Но это сейчас я походила на нее, а до катастрофы меня баловали. Я могла судить об этом по обстановке в комнате, по вещам в гардеробе. Меня вдруг разлюбили. Как разбившуюся дорогую вазу, которую хоть и склеили, но уже не увидели в ней прежней красоты. Разочарование — вот то чувство, которое испытывала моя семья по отношению ко мне.

— Раздеть! — приказала мама, и явившиеся вместе с ней горничные стянули с меня платье вместе с нижней рубашкой.

Я едва успела прикрыть грудь. Напавшие на меня швеи — иного определения дать не могу, вертели мной, точно куклой. Я уже перестала сопротивляться и опустила руки. Лишь горящее лицо говорило о высшей степени моего смущения.

Все говорили, что я похожа на мать. Такого же пшеничного цвета волосы, вздернутый носик, голубые глаза. Единственное, что я взяла у папы — ко мне легко лип загар, отчего на носу и щеках с весны и до осени поселялись веснушки. Мама и брат были такими белокожими, что казалось, они сделаны из фарфора. Видимо, так сказывалась их холодность. Ни капли тепла и сочувствия даже к близким.

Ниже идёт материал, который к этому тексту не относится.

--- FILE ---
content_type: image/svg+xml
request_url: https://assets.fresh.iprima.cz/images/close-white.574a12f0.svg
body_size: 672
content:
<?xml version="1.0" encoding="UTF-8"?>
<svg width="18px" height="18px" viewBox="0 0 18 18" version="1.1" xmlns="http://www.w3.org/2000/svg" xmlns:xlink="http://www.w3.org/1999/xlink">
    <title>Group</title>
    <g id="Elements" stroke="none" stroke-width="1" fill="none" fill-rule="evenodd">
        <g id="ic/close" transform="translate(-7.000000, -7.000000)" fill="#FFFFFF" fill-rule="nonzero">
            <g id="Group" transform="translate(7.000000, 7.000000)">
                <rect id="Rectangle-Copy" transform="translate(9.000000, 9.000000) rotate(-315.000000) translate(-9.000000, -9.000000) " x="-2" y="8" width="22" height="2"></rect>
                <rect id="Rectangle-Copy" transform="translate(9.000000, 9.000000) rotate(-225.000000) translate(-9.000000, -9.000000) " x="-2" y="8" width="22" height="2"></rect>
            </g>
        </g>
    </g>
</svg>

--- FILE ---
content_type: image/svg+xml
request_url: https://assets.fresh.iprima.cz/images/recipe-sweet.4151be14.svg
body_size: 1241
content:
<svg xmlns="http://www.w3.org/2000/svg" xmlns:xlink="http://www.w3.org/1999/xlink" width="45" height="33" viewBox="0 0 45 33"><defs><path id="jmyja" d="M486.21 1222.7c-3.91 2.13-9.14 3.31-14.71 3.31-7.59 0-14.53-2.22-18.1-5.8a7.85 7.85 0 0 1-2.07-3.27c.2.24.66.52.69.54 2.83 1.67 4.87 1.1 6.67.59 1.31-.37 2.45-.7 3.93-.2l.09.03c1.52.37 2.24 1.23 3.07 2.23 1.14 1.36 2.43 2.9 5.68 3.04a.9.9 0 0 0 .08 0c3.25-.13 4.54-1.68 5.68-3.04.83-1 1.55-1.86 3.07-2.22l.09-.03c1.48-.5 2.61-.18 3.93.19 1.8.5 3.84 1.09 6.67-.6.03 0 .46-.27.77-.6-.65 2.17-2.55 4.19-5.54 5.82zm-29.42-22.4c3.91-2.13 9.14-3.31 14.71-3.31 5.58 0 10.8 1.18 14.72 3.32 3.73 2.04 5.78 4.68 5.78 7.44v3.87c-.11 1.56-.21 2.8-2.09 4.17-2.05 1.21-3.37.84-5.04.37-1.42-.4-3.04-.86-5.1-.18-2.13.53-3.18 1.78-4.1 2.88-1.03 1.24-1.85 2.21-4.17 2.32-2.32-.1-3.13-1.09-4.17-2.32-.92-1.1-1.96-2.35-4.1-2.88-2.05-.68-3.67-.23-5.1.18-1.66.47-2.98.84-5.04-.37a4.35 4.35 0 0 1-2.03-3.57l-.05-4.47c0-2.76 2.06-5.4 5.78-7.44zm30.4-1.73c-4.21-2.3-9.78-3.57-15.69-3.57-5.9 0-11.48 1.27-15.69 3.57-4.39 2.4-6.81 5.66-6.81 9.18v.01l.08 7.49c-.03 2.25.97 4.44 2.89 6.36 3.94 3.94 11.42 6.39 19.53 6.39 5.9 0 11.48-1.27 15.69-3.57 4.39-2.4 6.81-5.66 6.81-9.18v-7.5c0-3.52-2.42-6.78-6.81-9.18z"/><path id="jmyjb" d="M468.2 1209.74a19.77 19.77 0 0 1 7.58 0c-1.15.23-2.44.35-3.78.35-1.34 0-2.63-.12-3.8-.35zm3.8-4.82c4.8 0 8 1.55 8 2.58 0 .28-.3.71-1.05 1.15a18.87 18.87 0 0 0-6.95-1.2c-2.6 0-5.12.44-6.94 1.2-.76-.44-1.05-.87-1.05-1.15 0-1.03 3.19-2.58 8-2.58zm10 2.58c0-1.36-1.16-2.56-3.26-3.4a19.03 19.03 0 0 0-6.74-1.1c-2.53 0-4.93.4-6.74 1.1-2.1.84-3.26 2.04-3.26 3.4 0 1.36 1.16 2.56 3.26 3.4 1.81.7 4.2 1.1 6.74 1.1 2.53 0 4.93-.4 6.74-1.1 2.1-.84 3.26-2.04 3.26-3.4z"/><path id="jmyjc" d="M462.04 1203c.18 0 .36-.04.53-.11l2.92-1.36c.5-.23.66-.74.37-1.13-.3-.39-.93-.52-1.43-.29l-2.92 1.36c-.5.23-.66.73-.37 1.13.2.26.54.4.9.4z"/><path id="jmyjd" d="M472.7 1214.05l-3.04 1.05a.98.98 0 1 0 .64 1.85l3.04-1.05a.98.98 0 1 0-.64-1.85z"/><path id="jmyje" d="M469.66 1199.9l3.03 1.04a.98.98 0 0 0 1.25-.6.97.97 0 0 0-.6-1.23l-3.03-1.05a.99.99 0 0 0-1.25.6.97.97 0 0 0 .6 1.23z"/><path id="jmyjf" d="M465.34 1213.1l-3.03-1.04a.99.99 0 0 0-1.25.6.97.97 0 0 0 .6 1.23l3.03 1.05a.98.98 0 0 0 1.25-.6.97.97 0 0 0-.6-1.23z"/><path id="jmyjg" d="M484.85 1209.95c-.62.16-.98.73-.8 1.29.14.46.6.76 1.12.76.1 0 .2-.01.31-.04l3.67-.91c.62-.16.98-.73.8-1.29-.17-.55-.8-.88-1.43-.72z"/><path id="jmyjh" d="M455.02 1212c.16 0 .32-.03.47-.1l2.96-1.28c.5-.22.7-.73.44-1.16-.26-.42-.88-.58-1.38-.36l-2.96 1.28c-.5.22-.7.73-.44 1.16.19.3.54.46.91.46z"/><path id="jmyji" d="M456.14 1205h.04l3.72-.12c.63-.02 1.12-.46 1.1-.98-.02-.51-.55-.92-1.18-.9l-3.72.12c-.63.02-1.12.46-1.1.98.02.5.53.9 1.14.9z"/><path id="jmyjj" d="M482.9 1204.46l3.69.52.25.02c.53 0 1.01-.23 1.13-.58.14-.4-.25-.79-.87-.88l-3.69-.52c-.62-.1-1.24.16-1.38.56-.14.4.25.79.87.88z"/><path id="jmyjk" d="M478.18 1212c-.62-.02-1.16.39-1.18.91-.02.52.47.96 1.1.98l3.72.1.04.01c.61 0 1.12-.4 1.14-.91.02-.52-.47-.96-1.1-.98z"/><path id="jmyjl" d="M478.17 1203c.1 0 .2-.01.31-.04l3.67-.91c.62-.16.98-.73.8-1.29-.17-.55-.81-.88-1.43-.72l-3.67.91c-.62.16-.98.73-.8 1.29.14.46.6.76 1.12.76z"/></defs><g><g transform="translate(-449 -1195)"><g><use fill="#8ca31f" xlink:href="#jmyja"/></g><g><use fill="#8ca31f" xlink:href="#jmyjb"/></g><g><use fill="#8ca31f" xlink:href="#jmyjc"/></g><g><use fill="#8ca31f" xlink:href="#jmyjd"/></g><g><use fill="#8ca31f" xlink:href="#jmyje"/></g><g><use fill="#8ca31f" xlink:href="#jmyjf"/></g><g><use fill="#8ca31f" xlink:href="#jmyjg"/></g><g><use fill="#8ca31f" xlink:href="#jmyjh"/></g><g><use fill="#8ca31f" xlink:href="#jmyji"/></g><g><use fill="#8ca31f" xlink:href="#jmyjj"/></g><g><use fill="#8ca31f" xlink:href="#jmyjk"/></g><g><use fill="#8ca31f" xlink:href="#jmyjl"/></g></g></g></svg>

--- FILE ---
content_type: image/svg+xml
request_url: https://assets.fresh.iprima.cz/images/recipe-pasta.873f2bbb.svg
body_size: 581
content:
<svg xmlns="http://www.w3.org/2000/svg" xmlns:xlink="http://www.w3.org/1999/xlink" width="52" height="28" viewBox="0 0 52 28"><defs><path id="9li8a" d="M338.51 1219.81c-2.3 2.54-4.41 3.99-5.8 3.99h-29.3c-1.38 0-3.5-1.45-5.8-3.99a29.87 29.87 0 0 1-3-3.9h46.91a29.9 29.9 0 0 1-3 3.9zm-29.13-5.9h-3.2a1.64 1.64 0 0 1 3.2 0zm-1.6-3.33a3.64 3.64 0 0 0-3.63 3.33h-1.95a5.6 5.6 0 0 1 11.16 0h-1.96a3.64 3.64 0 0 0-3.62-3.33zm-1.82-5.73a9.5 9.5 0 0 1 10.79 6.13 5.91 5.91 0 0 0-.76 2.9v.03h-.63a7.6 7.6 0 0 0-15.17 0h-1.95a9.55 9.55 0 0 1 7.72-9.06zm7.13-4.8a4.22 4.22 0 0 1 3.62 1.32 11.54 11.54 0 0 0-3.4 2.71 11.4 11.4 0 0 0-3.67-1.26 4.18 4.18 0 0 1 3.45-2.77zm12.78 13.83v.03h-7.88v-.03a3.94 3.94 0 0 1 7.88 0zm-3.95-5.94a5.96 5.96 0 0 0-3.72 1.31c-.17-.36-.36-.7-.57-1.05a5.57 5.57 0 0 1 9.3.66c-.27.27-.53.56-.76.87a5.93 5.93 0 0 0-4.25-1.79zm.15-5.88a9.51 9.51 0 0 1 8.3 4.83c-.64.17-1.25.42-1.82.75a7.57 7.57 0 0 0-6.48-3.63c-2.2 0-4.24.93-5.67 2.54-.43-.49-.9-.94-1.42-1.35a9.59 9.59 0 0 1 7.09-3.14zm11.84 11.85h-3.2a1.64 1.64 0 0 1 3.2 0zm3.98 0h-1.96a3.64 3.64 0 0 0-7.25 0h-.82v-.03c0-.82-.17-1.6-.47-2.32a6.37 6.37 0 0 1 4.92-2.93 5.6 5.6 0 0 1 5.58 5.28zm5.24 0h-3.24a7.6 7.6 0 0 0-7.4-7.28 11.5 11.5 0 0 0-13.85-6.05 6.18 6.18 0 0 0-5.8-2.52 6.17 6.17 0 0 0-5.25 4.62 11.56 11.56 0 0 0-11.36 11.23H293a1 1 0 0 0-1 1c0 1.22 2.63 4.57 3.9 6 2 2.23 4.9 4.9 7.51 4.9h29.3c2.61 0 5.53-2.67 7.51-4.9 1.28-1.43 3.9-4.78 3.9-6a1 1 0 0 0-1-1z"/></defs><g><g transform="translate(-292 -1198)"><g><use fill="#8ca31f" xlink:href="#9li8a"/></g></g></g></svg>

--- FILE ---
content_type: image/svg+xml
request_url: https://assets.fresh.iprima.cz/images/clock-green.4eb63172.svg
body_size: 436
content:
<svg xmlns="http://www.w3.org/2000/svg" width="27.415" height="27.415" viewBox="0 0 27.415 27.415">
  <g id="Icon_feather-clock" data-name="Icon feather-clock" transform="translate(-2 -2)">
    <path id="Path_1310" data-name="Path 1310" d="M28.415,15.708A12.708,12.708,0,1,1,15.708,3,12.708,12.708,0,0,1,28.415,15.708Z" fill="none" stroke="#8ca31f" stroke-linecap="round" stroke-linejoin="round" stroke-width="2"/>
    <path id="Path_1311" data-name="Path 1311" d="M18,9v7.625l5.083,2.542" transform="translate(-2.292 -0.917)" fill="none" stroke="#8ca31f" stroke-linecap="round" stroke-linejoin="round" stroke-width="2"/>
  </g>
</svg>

Как на меня нахлынула лавина бесцеремонных женщин, так и схлынула. Швеи, закончив свои дела, разом покинули комнату. Никто не спросил, чего хочу я, никто не предложил выбрать фасон или хотя бы ткань.

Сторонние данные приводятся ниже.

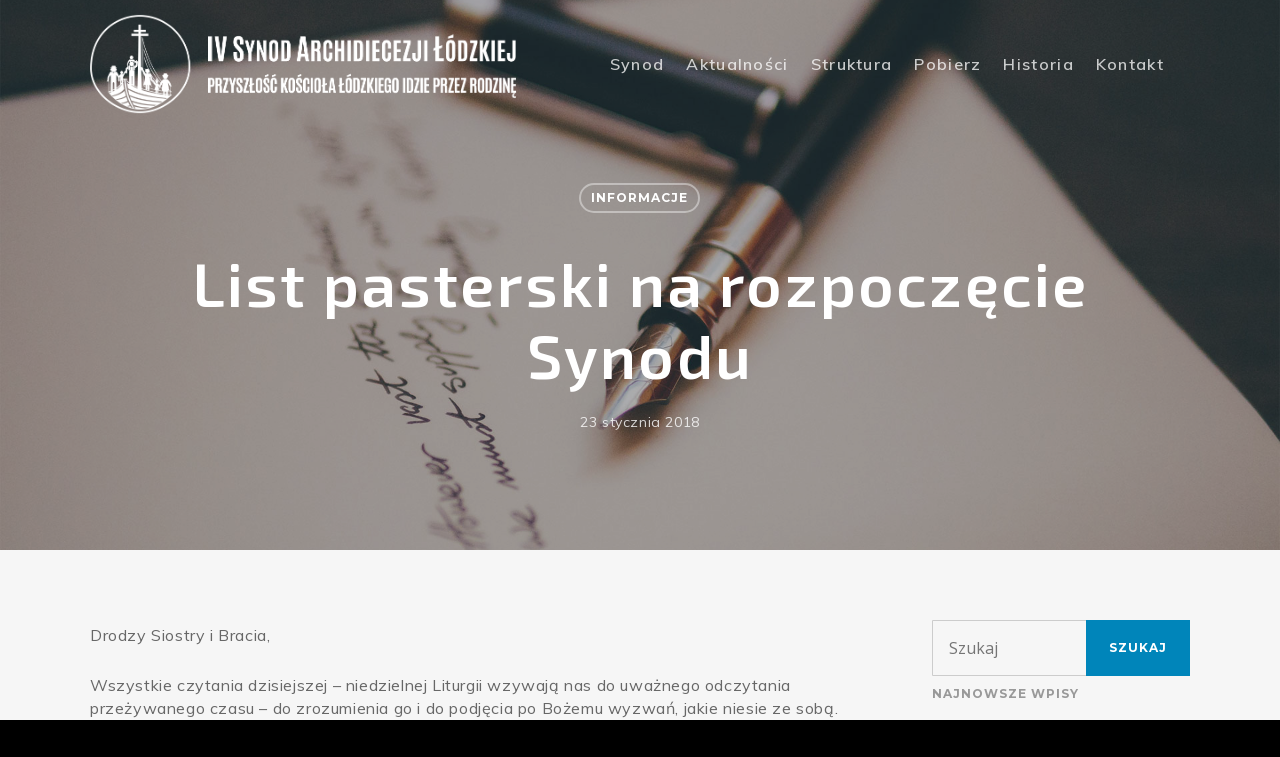

--- FILE ---
content_type: text/css
request_url: https://synodlodz.pl/app/themes/synod/style.css?ver=8.5.1
body_size: 58
content:
/*
Theme Name: IV Synod Archidiecezji Łodzkiej
Theme URI: https: //synodlodz.pl
Author: Wojciech Walczak
Template: salient
Version: 1.0
*/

Мама сама знала, как должна выглядеть ее дочь. Она ясно дала понять, что я всего лишь товар, который нужно завернуть в красивую упаковку.

Через неделю в мою комнату внесли сундуки, набитые вещами. Надо отдать должное, отец не поскупился. Горничные продемонстрировали мне красивые и добротные вещи. Мама сама не пришла и не поинтересовалась. Зачем? Ее миссия уже выполнена.

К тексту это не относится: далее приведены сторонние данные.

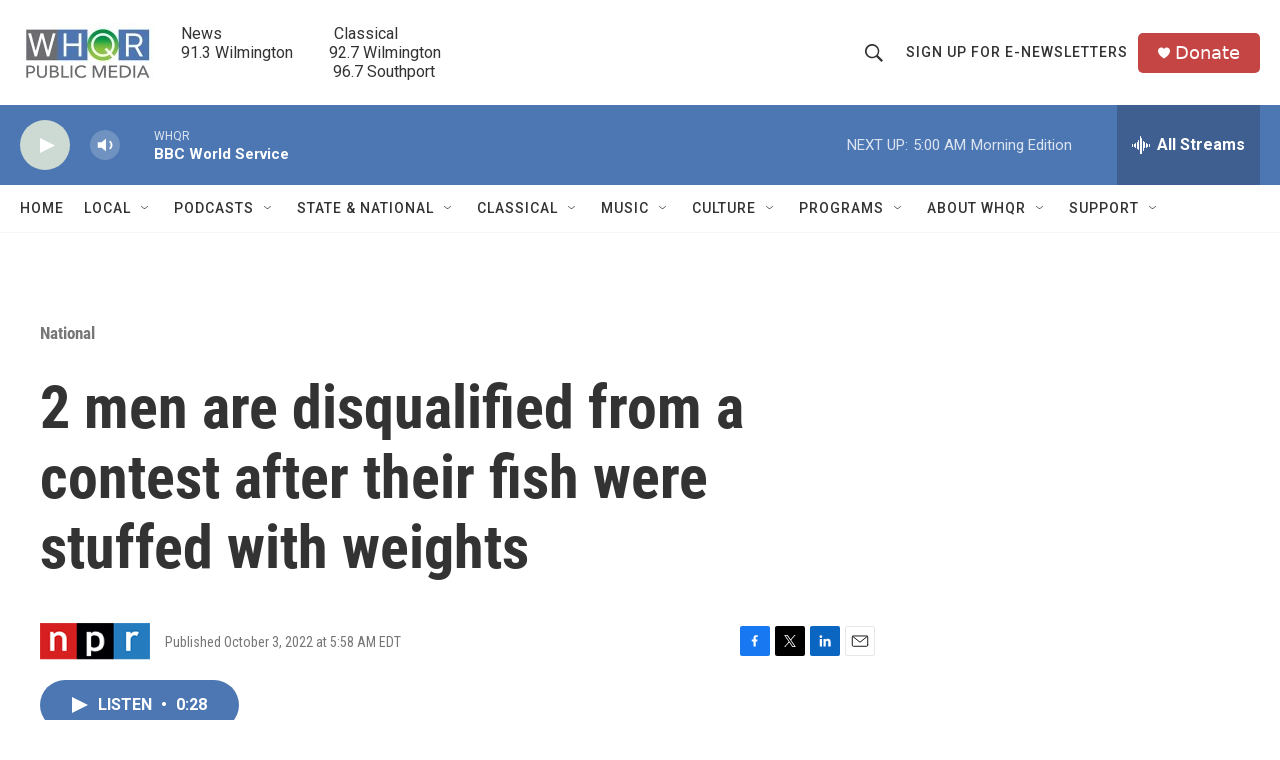

--- FILE ---
content_type: text/html; charset=utf-8
request_url: https://www.google.com/recaptcha/api2/aframe
body_size: 267
content:
<!DOCTYPE HTML><html><head><meta http-equiv="content-type" content="text/html; charset=UTF-8"></head><body><script nonce="CvYwCSro-0pG0PmCBwD9jg">/** Anti-fraud and anti-abuse applications only. See google.com/recaptcha */ try{var clients={'sodar':'https://pagead2.googlesyndication.com/pagead/sodar?'};window.addEventListener("message",function(a){try{if(a.source===window.parent){var b=JSON.parse(a.data);var c=clients[b['id']];if(c){var d=document.createElement('img');d.src=c+b['params']+'&rc='+(localStorage.getItem("rc::a")?sessionStorage.getItem("rc::b"):"");window.document.body.appendChild(d);sessionStorage.setItem("rc::e",parseInt(sessionStorage.getItem("rc::e")||0)+1);localStorage.setItem("rc::h",'1768465466183');}}}catch(b){}});window.parent.postMessage("_grecaptcha_ready", "*");}catch(b){}</script></body></html>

Я хмыкнула, глядя на себя в зеркало. Подпорченный товар, который хотят сбыть с рук, требует больших вложений. Глядишь, за упаковкой заказчик не заметит брака.

— Ты прекрасна, мышка!

В зеркале отразился мой учитель. Дальний родственник мамы, взявшийся впихнуть в меня все то, что я забыла. Всех прежних учителей из дома убрали. Родители не могли допустить, чтобы молва о моей безголовости распространилась по эльфийским землям. Взяли из родственников, который не уронит честь семьи. В его интересах было как можно быстрее «склеить разбившуюся вазу».

— Рейк! Я так рада тебя видеть! — я бросилась ему на шею, для чего пришлось встать на цыпочки. Учитель оправдывал свое имя. В переводе с эльфийского оно звучало как «сильный медведь». Медведем он и был. Он легко поднял меня и покружил.

— Говорят, тебя отправляют в Университет Природных Сил? — его щекастое лицо светилось счастьем. По знаку учителя горничные шмыгнули за дверь

— Да, уже завтра! Где ты был?

— Лорд Морохир прислал записку, что в моих услугах больше не нуждаются. Я случайно услышал, что тебя затребовал сам князь.

— Откуда?

— В доме всегда найдутся уши, желающие знать, что происходит у хозяев.

Я хмыкнула. Не я одна подсматривала и подслушивала. Наверняка и обо мне вовсю судачат. Зря родители думали, что скроют ущербную дочь. Сразу представилось, что молва о моем бедственном положении дошла до князя, и он поспешил вызволить меня из неволи.

Угу. Подождав для верности три года.

— Я очень переживаю. Никто не верит, что я справлюсь, — я вернулась к зеркалу, чтобы примерить меховую шапочку и дорожный плащ. Сняв их, напялила расшитый птицами бархатный халат.

— Ты справишься. Мы много чего не успели, и тебе так и не дался «Свод дворянских правил», но у тебя есть уникальная способность выходить с честью из сложных положений. С такой раной, какую получила ты, никто не выжил бы. В лучшем случае, остался бы прикованным на всю жизнь к постели. Однако ты не только ходишь и говоришь, но еще и мыслишь.